Just as Prana Vayu is the power behind inhalation, so Apana Vayu is the power behind exhalation – and also governs elimination of waste products in the body. It is also the force which governs moving new life outside the body – in reproduction, for example. Apana Vayu also relates to the power of decisiveness – in choosing to retain one thing and discard another. The Apana Vayu ‘covers’ the region from the navel to the lower legs.

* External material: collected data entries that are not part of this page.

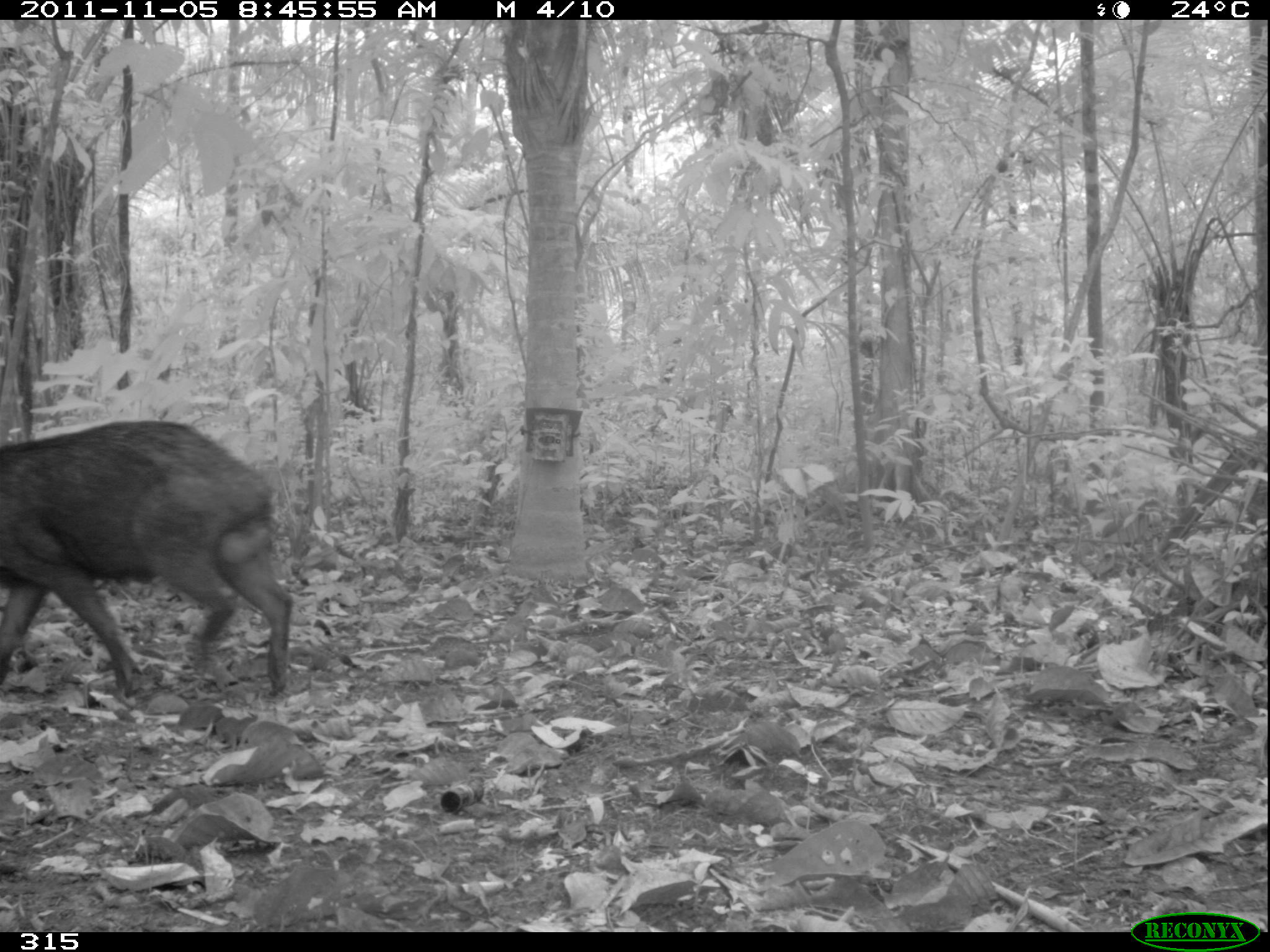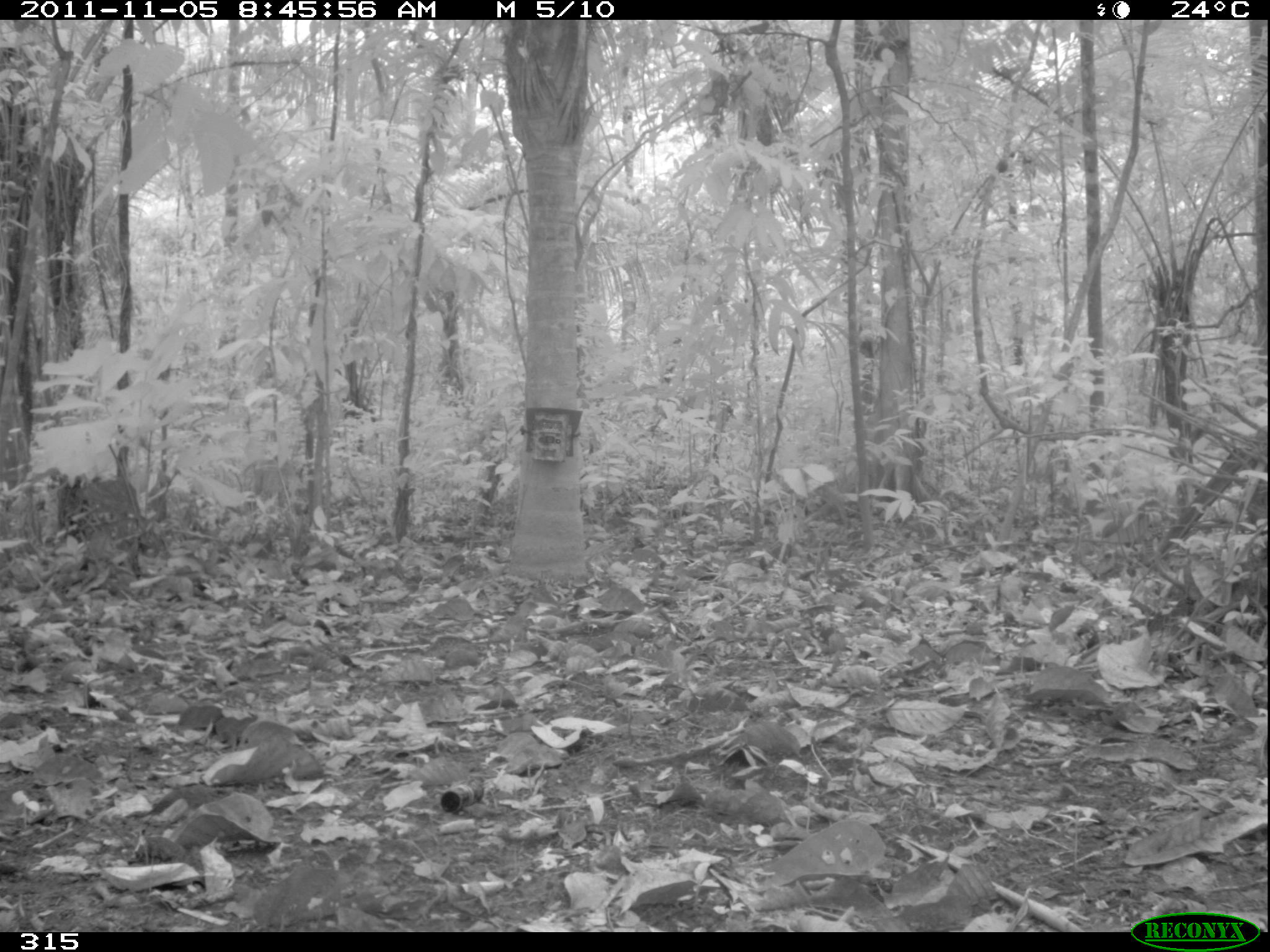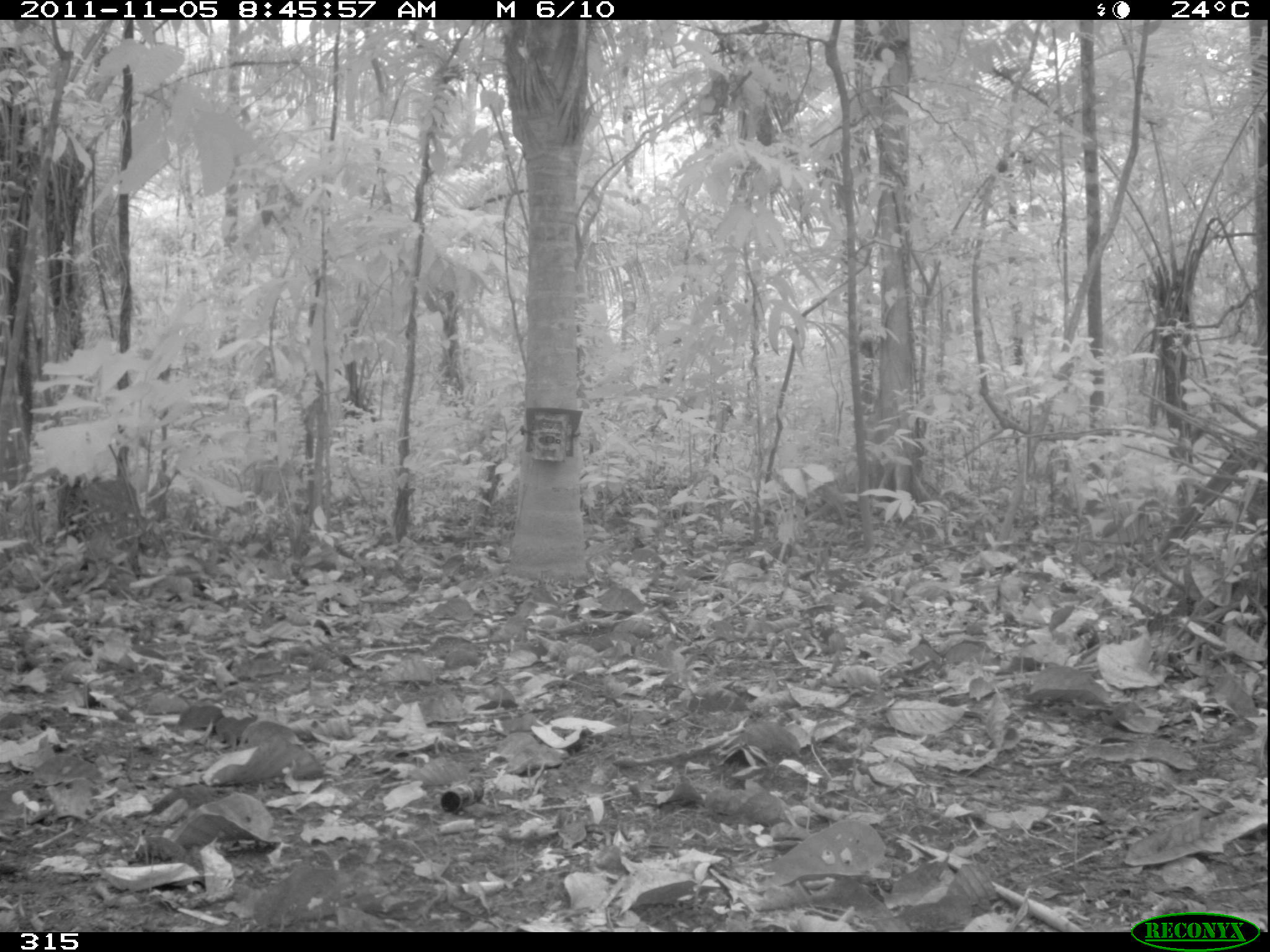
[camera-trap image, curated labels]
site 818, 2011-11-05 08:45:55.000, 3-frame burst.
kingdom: Animalia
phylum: Chordata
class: Mammalia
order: Artiodactyla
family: Tayassuidae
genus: Tayassu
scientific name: Tayassu pecari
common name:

The Samana Vayu is the power of the digestive fire and is seated in the body region from the bottom of the heart to the navel. The Samana Vayu is the root of the power of discrimination – not only does it function in terms of bodily processes such as sorting out nutrients and toxins, but also it governs those mental processes relating to discrimination and making judgements.
Udana Vayu is primarily related to the production of sound and speech. Udana is sometimes translated as “that which is carried upwards”, and is seated in the region of the throat and head (NB: it is also said to govern vomiting) and is an expressive power that moves both upwards and outwards. It is sometimes said that if Udana Vayu is ‘imbalanced’ then one’s attempts to speak will be disjointed and inarticulate.
Vyana Vayu pervades the entire body, and has a cohesive power, connecting all the powers of the body – the senses, muscles, nerves, giving rise to the experience of being a unified whole entity. It is said to be particularly experienced through sensations in one’s skin, and governs the sense of having a boundary between ourself and the rest of the world.